# [TASK DETAILS]
State how many lines in the entries below contain the string "instances". Reply with the number alone.

--- Start ---

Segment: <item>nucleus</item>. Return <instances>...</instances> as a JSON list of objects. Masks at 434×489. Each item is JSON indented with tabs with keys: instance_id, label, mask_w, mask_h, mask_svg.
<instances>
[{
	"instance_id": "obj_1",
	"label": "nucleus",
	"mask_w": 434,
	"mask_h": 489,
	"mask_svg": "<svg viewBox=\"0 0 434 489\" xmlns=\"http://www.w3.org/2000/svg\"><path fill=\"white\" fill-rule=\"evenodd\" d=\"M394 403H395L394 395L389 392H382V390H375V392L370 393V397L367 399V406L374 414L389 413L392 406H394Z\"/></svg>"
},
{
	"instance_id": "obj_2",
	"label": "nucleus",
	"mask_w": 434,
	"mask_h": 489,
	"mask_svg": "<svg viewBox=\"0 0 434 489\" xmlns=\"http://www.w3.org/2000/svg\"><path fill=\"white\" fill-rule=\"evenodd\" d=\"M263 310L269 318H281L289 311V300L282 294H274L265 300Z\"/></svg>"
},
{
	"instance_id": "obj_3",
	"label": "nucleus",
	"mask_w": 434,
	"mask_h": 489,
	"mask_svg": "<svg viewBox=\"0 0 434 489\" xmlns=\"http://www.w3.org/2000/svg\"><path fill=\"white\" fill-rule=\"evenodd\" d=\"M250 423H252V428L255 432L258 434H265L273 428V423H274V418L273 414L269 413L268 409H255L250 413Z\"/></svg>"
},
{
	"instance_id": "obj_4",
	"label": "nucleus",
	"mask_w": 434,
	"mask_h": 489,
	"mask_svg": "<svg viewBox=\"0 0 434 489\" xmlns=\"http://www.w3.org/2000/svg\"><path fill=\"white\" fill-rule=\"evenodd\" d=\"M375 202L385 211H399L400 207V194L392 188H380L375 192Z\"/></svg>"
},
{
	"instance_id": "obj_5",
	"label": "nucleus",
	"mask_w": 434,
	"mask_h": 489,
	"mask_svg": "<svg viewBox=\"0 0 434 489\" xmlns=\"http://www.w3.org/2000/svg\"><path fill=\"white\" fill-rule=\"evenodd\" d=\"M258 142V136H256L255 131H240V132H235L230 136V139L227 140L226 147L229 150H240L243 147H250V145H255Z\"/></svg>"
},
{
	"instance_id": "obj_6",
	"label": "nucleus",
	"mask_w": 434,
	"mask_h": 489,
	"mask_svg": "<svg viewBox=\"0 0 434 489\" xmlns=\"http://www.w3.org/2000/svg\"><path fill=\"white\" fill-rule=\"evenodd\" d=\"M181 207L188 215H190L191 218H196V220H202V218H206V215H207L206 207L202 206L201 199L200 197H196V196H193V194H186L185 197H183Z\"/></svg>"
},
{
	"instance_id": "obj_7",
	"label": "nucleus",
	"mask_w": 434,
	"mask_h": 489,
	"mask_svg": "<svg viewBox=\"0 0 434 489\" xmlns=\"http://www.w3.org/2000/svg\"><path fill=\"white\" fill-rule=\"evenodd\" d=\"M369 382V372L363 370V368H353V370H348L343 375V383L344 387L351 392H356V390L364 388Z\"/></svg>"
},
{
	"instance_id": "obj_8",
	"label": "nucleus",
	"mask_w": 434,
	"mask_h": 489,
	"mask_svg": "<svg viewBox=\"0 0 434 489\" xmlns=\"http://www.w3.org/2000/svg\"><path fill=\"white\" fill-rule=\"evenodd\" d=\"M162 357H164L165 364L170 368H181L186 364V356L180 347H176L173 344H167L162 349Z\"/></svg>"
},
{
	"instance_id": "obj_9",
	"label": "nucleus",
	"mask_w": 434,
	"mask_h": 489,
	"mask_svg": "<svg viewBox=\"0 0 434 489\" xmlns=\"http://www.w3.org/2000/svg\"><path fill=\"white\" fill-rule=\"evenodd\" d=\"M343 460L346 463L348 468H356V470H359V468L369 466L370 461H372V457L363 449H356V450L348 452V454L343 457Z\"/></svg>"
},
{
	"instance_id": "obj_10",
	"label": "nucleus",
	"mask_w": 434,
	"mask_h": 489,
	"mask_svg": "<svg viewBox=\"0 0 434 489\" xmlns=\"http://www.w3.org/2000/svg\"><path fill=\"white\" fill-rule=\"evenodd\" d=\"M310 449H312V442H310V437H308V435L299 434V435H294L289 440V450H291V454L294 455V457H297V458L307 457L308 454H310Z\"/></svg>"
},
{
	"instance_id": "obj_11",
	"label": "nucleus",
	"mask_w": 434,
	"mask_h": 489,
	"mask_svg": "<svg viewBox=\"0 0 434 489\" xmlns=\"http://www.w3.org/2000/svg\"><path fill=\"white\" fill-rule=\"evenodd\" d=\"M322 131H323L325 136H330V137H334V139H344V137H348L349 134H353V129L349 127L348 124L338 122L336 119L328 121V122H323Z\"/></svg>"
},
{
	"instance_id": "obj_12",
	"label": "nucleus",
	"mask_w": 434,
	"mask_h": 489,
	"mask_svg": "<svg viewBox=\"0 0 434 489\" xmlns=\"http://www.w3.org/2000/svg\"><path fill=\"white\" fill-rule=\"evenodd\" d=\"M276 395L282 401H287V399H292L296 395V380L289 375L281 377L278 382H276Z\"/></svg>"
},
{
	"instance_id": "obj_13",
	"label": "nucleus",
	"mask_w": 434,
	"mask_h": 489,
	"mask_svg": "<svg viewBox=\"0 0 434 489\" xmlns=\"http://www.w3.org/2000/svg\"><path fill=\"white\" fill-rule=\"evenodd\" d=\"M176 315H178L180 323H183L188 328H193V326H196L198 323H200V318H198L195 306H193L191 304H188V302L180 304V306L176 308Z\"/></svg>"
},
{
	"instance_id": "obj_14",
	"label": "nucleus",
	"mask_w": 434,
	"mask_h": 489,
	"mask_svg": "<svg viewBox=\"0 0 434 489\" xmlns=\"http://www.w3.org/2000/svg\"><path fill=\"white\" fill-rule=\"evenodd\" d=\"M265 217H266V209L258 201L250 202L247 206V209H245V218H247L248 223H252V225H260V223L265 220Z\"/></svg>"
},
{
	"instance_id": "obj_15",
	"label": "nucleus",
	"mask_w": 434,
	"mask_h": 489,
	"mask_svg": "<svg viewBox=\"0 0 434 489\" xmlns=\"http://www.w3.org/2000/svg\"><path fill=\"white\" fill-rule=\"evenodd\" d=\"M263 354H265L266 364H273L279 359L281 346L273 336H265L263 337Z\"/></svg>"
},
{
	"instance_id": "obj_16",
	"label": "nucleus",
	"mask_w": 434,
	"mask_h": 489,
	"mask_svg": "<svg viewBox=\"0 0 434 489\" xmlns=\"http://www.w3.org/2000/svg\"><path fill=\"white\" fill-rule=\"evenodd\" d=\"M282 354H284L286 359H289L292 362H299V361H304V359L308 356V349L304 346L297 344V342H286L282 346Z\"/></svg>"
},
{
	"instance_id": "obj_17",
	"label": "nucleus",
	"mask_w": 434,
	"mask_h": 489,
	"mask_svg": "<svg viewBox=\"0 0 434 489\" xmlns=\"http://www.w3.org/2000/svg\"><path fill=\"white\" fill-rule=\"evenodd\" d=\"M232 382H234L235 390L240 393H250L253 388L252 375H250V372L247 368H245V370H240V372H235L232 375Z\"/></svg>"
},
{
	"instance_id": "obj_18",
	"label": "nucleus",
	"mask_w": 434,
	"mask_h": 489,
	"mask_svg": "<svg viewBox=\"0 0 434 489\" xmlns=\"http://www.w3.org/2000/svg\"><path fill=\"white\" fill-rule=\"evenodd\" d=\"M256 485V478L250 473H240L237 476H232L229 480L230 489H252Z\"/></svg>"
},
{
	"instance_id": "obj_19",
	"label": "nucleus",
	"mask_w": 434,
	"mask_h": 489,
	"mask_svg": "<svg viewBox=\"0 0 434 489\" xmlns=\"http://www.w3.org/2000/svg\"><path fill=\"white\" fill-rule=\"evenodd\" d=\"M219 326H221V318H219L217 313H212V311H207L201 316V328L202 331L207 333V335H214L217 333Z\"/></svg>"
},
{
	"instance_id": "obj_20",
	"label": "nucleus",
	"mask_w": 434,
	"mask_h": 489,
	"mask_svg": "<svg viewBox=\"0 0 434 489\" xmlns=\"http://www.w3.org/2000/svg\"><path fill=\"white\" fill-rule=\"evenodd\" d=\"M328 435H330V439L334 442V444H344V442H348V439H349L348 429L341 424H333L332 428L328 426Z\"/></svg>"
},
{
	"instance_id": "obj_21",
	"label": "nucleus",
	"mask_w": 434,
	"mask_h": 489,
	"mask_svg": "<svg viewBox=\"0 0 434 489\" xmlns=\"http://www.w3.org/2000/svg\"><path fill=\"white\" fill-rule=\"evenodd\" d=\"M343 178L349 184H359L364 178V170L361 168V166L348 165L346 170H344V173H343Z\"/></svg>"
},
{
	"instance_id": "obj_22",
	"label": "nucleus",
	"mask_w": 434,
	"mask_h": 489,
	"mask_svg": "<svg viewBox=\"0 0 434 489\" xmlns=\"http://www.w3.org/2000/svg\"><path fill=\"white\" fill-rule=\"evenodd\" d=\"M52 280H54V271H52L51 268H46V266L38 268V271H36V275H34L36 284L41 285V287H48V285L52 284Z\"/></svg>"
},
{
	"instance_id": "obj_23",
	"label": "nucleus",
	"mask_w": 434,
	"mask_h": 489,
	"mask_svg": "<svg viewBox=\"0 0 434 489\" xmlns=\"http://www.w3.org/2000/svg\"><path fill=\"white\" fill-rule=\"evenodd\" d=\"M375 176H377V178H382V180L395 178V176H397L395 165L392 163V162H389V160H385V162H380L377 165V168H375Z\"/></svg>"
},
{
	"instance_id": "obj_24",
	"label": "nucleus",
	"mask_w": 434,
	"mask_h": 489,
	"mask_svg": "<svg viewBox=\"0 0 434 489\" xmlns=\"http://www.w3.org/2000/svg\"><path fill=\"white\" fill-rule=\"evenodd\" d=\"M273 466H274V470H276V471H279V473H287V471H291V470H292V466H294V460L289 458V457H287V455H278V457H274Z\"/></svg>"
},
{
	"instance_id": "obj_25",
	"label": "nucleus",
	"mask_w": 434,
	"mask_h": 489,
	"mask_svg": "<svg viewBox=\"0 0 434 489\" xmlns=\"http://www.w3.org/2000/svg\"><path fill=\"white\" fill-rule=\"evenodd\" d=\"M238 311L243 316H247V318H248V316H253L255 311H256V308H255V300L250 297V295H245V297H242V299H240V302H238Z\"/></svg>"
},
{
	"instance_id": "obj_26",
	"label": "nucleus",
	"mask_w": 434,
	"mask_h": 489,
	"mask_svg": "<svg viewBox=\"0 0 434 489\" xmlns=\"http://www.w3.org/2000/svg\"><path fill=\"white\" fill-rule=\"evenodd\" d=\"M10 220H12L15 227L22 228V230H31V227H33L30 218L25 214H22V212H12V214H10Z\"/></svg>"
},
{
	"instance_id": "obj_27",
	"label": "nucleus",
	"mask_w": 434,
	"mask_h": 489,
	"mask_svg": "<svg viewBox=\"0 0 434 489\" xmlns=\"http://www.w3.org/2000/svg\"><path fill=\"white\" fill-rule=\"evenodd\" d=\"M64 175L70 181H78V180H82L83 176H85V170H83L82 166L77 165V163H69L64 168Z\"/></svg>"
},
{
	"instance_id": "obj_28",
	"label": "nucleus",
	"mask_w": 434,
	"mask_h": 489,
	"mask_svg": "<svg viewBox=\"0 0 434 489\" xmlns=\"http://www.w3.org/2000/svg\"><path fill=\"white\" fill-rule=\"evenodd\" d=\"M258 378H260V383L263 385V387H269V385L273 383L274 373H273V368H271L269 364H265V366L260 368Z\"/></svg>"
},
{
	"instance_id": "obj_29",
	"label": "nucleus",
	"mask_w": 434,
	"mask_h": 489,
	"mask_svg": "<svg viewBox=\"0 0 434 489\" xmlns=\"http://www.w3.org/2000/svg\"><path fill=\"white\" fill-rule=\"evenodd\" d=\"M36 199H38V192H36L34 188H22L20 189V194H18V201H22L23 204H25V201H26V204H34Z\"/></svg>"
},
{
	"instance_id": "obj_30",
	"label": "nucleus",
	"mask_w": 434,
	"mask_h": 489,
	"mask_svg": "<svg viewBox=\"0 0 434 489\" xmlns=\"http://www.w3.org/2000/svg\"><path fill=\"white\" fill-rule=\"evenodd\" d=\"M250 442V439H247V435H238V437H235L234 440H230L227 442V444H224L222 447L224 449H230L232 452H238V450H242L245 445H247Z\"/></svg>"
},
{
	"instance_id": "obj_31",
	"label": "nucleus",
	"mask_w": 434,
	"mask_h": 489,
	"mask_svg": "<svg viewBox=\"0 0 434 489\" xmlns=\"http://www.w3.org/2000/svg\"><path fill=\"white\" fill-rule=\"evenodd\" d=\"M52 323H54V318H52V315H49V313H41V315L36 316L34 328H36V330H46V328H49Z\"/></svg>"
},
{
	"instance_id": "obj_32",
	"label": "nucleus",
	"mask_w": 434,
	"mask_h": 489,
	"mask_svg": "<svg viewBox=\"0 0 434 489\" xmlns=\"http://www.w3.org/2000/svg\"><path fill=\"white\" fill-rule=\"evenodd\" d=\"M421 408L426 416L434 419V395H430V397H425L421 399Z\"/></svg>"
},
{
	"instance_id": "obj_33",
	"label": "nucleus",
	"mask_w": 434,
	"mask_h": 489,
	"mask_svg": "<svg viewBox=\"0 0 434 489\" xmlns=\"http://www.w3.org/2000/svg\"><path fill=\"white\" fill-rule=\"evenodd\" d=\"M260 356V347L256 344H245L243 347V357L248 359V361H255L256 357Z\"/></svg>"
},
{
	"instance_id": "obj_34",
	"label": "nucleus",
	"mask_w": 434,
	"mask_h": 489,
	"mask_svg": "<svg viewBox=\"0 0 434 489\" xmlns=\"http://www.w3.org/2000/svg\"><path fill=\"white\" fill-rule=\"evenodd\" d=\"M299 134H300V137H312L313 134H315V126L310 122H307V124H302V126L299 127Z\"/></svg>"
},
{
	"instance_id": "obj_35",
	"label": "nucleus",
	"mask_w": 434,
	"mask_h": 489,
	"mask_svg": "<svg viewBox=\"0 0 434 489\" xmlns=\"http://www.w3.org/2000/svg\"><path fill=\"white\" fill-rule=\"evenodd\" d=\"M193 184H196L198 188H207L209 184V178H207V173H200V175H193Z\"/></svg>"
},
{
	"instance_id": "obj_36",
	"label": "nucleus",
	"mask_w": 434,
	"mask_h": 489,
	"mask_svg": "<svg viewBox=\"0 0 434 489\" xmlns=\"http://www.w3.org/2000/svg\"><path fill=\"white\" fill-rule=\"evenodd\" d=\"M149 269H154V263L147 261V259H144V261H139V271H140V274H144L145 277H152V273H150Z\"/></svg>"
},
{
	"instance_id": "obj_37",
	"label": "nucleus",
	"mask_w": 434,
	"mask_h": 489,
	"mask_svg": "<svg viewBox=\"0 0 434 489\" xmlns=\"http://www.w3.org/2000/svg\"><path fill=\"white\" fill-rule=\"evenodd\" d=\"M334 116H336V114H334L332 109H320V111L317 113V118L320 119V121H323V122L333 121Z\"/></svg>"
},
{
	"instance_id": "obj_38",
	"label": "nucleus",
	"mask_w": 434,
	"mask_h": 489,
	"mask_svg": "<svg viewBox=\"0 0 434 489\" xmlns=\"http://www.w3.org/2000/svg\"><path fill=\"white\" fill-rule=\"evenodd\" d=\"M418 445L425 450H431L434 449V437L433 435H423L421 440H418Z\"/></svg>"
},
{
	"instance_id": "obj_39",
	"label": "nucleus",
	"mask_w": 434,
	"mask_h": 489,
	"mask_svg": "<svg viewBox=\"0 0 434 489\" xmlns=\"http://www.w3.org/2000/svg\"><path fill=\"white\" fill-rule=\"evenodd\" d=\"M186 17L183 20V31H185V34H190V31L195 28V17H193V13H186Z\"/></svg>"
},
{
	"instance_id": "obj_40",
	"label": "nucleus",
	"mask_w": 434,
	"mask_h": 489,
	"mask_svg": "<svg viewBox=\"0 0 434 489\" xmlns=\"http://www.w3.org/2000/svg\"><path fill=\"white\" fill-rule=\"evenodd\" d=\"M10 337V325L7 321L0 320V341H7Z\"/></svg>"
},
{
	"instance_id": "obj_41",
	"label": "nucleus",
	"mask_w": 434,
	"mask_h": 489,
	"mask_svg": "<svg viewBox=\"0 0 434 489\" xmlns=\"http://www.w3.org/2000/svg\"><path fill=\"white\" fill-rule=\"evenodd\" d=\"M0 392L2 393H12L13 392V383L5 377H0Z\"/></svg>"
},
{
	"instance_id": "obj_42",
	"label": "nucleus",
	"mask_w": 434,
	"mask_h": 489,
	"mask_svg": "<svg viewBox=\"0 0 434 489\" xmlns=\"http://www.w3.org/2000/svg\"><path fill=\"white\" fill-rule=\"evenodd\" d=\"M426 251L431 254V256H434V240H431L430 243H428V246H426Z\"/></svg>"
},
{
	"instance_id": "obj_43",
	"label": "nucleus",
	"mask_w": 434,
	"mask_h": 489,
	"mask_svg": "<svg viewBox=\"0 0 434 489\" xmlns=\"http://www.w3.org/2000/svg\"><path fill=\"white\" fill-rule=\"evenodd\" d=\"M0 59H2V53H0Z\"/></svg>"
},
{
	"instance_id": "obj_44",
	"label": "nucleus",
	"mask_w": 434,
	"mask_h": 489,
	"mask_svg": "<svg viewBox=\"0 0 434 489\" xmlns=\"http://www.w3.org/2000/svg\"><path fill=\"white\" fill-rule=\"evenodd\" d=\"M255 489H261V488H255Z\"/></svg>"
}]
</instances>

--- End ---

# [EXERCISE OUTPUT]
3